#### [Excerto da fonte]
________________

O empregador teria, contudo, de provar que o pedido de teletrabalho “acarreta encargos de ordem financeira e técnica desproporcionados”, se a recusa tivesse como fundamento a indisponibilidade de recursos e meios para o teletrabalho. Do lado do trabalhador, ficaria fixado, sugerem os bloquistas, a possibilidade de enviar o processo para “para apreciação pela entidade competente na área da igualdade no trabalho e no emprego, com cópia do pedido, do fundamento da intenção de recusar e da apreciação do trabalhador”.
Outra das medidas principais propostas agora pelo Bloco de Esquerda é o esclarecimento de quem deve pagar as despesas inerentes ao teletrabalho. O Governo entende que cabe ao empregador pagar os custos com telefone e internet, mas nada mais. Já os bloquistas propõem a seguinte alteração à lei laboral: “Cabe ao empregador assegurar a respetiva instalação e manutenção e o pagamento das inerentes despesas, nomeadamente os custos fixos gerados pelo uso de telecomunicações, água, energia, incluindo climatização, e outros conexos com o exercício das funções”. Não se diz, contudo, como deve ser feito ou calculado esse pagamento.
Em declarações aos jornalistas, o deputado José Soeiro sublinhou que essa abertura quanto ao cálculo serve também para permitir a sua adaptação às diversas situações e setores. O bloquista sugeriu que esse apuramento pode partir das faturas do trabalhador ou pode ser fixado um subsídio para o efeito, ambas soluções “válidas”. Não propõem, contudo, inscrever na lei especificamente nenhuma dessas soluções, considerando que os trabalhadores ficam suficientemente protegidos com as alterações apresentadas.

________________

#### [Dados para análise]
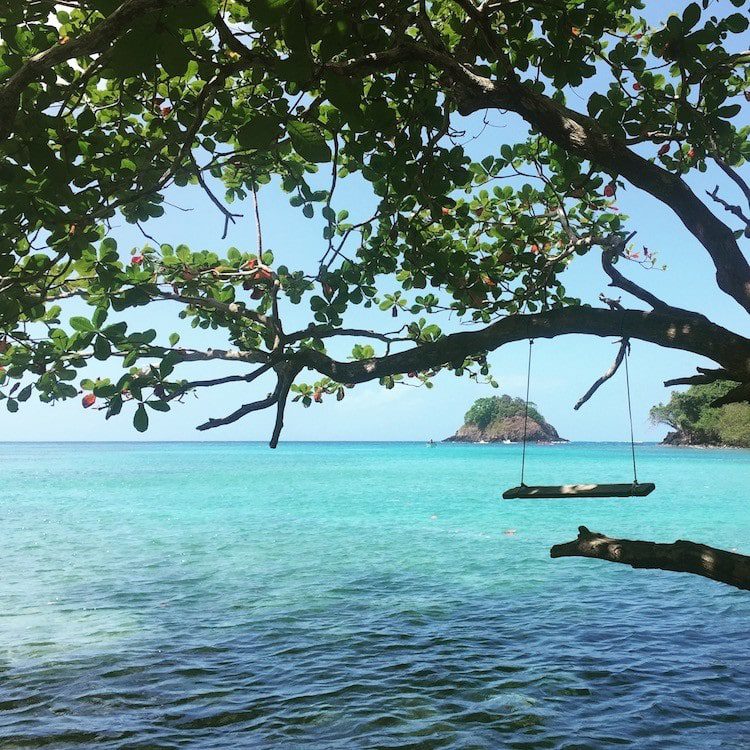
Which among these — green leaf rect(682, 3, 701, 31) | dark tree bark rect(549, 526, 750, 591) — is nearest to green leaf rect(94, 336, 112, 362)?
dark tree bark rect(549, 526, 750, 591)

________________

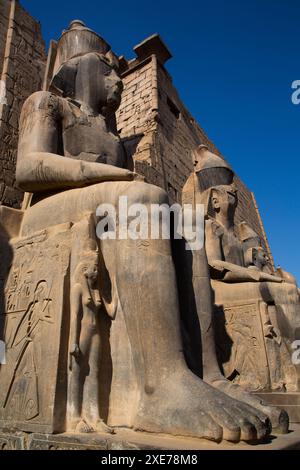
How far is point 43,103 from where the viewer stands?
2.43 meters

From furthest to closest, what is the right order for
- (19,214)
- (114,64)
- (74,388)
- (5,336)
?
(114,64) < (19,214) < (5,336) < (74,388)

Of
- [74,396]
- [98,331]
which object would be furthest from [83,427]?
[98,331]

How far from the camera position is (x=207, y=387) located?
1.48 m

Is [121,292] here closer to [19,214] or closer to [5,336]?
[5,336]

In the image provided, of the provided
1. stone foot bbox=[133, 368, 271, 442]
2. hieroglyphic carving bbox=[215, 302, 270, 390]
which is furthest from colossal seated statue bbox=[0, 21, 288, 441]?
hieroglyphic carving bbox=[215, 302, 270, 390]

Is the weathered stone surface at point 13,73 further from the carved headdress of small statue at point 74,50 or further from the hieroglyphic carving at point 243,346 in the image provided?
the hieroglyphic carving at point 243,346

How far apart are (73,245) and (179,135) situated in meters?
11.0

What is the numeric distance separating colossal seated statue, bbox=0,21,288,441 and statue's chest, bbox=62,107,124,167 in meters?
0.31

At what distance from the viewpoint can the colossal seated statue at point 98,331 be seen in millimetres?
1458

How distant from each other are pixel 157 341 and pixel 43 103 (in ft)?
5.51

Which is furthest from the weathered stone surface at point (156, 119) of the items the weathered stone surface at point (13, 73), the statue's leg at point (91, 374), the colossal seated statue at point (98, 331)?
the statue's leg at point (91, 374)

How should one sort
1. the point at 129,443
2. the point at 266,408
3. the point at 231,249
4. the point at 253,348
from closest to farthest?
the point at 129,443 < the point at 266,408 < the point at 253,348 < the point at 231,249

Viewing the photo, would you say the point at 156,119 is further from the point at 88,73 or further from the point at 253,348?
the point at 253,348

________________

#### [Sobre o exercício]
Transcreva, sem qualquer alteração, o trecho do texto sobre o teletrabalho que começa em "Outra das medidas" e segue até "calculado esse pagamento.".

#### [Resposta]
Outra das medidas principais propostas agora pelo Bloco de Esquerda é o esclarecimento de quem deve pagar as despesas inerentes ao teletrabalho. O Governo entende que cabe ao empregador pagar os custos com telefone e internet, mas nada mais. Já os bloquistas propõem a seguinte alteração à lei laboral: “Cabe ao empregador assegurar a respetiva instalação e manutenção e o pagamento das inerentes despesas, nomeadamente os custos fixos gerados pelo uso de telecomunicações, água, energia, incluindo climatização, e outros conexos com o exercício das funções”. Não se diz, contudo, como deve ser feito ou calculado esse pagamento.